▶ **ABOUT THIS TASK**: A faithful copy of the whole listing is required.

——

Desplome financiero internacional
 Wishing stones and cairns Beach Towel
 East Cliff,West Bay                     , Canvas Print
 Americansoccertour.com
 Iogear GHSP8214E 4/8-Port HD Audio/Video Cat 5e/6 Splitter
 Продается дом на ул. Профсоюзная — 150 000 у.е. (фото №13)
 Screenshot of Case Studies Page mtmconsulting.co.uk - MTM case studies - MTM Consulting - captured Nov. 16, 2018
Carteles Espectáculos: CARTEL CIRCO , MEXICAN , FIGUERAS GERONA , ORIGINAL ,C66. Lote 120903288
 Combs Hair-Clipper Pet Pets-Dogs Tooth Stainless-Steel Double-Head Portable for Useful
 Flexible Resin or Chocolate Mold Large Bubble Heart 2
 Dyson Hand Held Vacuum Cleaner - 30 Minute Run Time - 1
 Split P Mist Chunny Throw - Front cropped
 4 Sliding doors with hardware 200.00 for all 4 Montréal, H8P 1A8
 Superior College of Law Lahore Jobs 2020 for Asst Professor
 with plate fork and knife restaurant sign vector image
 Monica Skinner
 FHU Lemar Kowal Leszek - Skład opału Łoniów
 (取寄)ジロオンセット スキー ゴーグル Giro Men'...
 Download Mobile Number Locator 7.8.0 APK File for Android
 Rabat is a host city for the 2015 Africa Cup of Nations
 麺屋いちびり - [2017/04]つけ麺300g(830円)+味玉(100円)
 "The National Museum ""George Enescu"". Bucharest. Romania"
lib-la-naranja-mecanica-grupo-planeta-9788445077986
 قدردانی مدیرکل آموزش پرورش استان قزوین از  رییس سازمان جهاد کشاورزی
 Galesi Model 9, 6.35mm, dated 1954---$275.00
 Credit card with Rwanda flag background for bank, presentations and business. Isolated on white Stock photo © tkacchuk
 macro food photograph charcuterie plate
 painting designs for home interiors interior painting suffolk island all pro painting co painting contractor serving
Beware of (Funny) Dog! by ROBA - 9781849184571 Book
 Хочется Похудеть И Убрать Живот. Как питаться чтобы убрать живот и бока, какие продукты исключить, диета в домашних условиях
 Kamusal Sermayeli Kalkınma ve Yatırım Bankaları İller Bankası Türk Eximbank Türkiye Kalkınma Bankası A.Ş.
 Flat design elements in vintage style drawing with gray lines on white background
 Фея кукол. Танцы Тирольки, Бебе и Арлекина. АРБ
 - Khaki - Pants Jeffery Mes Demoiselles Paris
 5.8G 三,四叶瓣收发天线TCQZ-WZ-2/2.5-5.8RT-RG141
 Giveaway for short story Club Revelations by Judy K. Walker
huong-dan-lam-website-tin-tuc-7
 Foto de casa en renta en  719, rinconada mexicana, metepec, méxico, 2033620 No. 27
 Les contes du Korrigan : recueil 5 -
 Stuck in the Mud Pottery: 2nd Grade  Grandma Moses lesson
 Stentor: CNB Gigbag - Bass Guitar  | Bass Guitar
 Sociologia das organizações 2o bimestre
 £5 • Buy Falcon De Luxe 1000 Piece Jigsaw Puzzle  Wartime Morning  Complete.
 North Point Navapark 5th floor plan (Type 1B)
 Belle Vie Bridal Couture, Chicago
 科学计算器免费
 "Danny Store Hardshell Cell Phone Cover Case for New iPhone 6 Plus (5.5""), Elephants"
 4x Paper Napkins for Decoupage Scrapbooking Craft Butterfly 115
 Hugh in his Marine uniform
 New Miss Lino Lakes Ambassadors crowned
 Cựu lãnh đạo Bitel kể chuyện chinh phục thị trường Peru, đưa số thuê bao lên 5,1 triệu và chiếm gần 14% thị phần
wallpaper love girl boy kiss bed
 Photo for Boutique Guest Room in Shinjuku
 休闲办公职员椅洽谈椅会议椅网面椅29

——

▶ **RESPONSE AREA**:
Desplome financiero internacional
 Wishing stones and cairns Beach Towel
 East Cliff,West Bay                     , Canvas Print
 Americansoccertour.com
 Iogear GHSP8214E 4/8-Port HD Audio/Video Cat 5e/6 Splitter
 Продается дом на ул. Профсоюзная — 150 000 у.е. (фото №13)
 Screenshot of Case Studies Page mtmconsulting.co.uk - MTM case studies - MTM Consulting - captured Nov. 16, 2018
Carteles Espectáculos: CARTEL CIRCO , MEXICAN , FIGUERAS GERONA , ORIGINAL ,C66. Lote 120903288
 Combs Hair-Clipper Pet Pets-Dogs Tooth Stainless-Steel Double-Head Portable for Useful
 Flexible Resin or Chocolate Mold Large Bubble Heart 2
 Dyson Hand Held Vacuum Cleaner - 30 Minute Run Time - 1
 Split P Mist Chunny Throw - Front cropped
 4 Sliding doors with hardware 200.00 for all 4 Montréal, H8P 1A8
 Superior College of Law Lahore Jobs 2020 for Asst Professor
 with plate fork and knife restaurant sign vector image
 Monica Skinner
 FHU Lemar Kowal Leszek - Skład opału Łoniów
 (取寄)ジロオンセット スキー ゴーグル Giro Men'...
 Download Mobile Number Locator 7.8.0 APK File for Android
 Rabat is a host city for the 2015 Africa Cup of Nations
 麺屋いちびり - [2017/04]つけ麺300g(830円)+味玉(100円)
 "The National Museum ""George Enescu"". Bucharest. Romania"
lib-la-naranja-mecanica-grupo-planeta-9788445077986
 قدردانی مدیرکل آموزش پرورش استان قزوین از  رییس سازمان جهاد کشاورزی
 Galesi Model 9, 6.35mm, dated 1954---$275.00
 Credit card with Rwanda flag background for bank, presentations and business. Isolated on white Stock photo © tkacchuk
 macro food photograph charcuterie plate
 painting designs for home interiors interior painting suffolk island all pro painting co painting contractor serving
Beware of (Funny) Dog! by ROBA - 9781849184571 Book
 Хочется Похудеть И Убрать Живот. Как питаться чтобы убрать живот и бока, какие продукты исключить, диета в домашних условиях
 Kamusal Sermayeli Kalkınma ve Yatırım Bankaları İller Bankası Türk Eximbank Türkiye Kalkınma Bankası A.Ş.
 Flat design elements in vintage style drawing with gray lines on white background
 Фея кукол. Танцы Тирольки, Бебе и Арлекина. АРБ
 - Khaki - Pants Jeffery Mes Demoiselles Paris
 5.8G 三,四叶瓣收发天线TCQZ-WZ-2/2.5-5.8RT-RG141
 Giveaway for short story Club Revelations by Judy K. Walker
huong-dan-lam-website-tin-tuc-7
 Foto de casa en renta en  719, rinconada mexicana, metepec, méxico, 2033620 No. 27
 Les contes du Korrigan : recueil 5 -
 Stuck in the Mud Pottery: 2nd Grade  Grandma Moses lesson
 Stentor: CNB Gigbag - Bass Guitar  | Bass Guitar
 Sociologia das organizações 2o bimestre
 £5 • Buy Falcon De Luxe 1000 Piece Jigsaw Puzzle  Wartime Morning  Complete.
 North Point Navapark 5th floor plan (Type 1B)
 Belle Vie Bridal Couture, Chicago
 科学计算器免费
 "Danny Store Hardshell Cell Phone Cover Case for New iPhone 6 Plus (5.5""), Elephants"
 4x Paper Napkins for Decoupage Scrapbooking Craft Butterfly 115
 Hugh in his Marine uniform
 New Miss Lino Lakes Ambassadors crowned
 Cựu lãnh đạo Bitel kể chuyện chinh phục thị trường Peru, đưa số thuê bao lên 5,1 triệu và chiếm gần 14% thị phần
wallpaper love girl boy kiss bed
 Photo for Boutique Guest Room in Shinjuku
 休闲办公职员椅洽谈椅会议椅网面椅29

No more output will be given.